• **TASK BRIEF**
Copy the lines from the one containing "Is (124,395) further" through the end of the lines, verbatim.

• **DATASET RECORDS**
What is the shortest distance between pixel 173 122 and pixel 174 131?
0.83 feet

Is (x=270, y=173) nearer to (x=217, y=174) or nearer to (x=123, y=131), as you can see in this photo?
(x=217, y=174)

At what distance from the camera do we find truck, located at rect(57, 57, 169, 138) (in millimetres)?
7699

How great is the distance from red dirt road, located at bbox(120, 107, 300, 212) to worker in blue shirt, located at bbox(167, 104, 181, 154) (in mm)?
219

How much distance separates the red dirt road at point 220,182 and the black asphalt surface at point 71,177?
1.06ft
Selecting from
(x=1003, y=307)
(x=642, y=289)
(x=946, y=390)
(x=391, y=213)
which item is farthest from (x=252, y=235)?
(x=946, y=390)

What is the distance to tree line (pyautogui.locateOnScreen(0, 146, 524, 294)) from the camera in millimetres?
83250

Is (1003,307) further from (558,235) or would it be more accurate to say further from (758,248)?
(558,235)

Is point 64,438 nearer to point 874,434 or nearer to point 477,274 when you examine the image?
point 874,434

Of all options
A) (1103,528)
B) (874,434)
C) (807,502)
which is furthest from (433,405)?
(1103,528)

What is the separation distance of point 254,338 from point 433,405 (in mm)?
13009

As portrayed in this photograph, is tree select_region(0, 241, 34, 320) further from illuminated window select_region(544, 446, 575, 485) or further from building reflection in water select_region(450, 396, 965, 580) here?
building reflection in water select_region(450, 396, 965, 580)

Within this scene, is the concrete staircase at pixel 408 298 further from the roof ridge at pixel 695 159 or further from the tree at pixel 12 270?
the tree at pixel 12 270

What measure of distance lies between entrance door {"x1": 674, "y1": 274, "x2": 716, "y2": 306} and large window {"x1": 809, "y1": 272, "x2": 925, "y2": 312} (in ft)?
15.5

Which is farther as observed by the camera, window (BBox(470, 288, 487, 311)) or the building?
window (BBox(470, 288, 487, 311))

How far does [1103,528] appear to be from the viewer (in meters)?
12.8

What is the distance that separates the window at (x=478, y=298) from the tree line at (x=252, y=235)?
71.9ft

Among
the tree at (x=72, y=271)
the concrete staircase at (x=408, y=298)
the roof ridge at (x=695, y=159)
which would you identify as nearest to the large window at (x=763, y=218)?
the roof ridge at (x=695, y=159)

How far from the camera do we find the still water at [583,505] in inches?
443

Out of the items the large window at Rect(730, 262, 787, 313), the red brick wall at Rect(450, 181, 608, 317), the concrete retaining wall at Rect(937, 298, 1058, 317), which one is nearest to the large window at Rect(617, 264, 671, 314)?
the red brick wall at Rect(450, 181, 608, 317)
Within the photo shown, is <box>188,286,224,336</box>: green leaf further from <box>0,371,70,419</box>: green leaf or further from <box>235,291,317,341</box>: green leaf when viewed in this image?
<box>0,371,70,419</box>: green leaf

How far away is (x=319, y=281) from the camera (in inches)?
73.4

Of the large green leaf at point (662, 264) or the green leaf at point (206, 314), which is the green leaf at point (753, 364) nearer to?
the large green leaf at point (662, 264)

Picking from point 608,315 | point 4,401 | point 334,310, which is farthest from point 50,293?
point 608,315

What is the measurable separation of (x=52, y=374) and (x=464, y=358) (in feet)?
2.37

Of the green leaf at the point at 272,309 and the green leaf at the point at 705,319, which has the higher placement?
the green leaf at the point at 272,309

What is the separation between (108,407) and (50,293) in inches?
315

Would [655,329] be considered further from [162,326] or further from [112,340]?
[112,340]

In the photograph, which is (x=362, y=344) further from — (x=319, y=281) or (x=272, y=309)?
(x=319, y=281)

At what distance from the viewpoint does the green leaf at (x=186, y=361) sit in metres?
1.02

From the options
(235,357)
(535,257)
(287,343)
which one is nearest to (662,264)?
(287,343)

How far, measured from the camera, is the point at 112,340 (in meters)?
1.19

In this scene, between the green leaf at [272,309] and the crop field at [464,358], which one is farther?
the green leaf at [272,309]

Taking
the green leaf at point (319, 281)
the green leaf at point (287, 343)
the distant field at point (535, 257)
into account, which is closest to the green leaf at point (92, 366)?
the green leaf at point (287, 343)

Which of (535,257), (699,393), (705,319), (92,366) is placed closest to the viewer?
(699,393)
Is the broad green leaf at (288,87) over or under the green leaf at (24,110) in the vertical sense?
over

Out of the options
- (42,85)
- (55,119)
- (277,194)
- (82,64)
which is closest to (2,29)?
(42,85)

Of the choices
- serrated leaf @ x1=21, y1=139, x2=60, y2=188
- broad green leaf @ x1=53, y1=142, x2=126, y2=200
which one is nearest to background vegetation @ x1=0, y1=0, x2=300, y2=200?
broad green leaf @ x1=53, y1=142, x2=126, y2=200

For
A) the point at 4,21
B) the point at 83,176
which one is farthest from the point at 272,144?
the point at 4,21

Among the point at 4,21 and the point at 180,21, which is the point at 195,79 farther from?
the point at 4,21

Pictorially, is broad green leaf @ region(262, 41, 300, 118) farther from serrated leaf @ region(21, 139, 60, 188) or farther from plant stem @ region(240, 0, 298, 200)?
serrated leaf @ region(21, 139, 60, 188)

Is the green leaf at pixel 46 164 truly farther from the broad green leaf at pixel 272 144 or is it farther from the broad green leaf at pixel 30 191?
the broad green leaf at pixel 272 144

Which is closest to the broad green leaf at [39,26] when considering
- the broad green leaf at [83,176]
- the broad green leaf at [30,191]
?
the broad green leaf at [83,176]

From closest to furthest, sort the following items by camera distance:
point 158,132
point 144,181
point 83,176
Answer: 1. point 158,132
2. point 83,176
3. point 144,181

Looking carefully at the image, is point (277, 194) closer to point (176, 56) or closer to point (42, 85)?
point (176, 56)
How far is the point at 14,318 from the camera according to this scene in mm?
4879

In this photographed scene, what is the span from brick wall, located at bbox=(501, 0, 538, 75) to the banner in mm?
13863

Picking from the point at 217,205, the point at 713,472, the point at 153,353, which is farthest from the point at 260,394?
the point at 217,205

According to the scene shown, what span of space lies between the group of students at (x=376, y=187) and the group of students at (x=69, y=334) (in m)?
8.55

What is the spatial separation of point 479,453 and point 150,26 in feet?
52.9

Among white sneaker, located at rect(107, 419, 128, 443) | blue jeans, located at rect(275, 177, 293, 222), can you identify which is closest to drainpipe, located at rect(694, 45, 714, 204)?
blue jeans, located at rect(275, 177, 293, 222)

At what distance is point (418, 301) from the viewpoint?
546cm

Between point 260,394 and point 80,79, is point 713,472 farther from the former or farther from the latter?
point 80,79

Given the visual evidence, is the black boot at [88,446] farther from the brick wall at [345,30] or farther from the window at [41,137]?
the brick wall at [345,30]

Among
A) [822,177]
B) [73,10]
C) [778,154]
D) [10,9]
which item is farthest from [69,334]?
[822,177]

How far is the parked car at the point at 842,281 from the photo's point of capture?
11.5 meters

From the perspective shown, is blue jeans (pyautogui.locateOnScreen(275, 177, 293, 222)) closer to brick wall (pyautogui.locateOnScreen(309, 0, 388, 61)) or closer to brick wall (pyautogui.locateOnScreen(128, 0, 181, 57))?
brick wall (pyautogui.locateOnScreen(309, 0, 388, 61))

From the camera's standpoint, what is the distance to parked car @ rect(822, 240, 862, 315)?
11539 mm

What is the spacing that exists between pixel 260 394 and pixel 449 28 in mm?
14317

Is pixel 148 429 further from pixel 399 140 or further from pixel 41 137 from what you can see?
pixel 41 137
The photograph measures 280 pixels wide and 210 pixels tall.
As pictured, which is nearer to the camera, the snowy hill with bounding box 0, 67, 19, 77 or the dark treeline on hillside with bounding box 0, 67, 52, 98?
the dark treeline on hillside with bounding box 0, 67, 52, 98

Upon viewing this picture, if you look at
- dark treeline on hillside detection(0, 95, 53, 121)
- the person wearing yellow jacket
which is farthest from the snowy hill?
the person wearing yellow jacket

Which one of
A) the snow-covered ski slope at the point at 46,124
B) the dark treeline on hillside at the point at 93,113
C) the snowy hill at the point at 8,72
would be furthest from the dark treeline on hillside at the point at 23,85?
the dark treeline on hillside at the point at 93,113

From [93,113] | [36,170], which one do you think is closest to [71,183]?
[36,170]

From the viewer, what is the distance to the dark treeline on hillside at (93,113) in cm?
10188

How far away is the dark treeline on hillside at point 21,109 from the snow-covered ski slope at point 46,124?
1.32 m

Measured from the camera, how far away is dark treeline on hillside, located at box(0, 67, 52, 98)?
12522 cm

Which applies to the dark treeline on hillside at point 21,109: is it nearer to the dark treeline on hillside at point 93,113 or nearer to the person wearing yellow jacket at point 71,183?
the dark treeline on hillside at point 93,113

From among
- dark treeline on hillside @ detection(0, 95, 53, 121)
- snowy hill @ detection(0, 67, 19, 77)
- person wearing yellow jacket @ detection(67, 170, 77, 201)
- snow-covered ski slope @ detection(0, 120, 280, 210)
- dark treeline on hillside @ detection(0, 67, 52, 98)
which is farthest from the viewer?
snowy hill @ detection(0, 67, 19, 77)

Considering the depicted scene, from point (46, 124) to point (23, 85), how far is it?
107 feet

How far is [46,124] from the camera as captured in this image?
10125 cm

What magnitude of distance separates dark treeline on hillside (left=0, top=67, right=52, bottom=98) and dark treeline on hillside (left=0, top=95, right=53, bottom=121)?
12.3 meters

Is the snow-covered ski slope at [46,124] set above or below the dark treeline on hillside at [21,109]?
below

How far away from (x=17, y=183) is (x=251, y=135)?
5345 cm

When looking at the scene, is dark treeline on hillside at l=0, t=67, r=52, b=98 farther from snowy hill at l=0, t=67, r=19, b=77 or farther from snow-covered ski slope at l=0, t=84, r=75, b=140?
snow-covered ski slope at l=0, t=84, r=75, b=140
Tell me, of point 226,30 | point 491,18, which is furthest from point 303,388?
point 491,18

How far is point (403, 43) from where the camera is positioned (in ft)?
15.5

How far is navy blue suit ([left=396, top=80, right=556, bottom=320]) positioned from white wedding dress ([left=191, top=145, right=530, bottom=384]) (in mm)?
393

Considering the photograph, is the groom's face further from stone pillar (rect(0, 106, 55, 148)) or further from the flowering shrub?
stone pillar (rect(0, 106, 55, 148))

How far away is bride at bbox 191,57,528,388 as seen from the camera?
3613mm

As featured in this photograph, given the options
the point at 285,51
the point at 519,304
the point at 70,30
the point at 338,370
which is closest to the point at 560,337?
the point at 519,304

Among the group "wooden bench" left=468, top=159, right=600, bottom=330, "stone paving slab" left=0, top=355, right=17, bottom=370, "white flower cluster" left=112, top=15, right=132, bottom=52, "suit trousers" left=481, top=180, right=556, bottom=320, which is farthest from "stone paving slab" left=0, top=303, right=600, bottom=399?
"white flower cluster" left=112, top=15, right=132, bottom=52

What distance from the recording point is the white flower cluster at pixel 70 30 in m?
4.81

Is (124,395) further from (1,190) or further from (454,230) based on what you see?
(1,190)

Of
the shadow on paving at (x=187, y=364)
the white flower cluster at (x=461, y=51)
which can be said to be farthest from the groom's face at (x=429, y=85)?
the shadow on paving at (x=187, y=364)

• **WRITTEN SOLUTION**
Is (124,395) further from (1,190) or further from (454,230) based on what you see?
(1,190)

Of
the shadow on paving at (x=187, y=364)
the white flower cluster at (x=461, y=51)
which can be said to be farthest from the groom's face at (x=429, y=85)?
the shadow on paving at (x=187, y=364)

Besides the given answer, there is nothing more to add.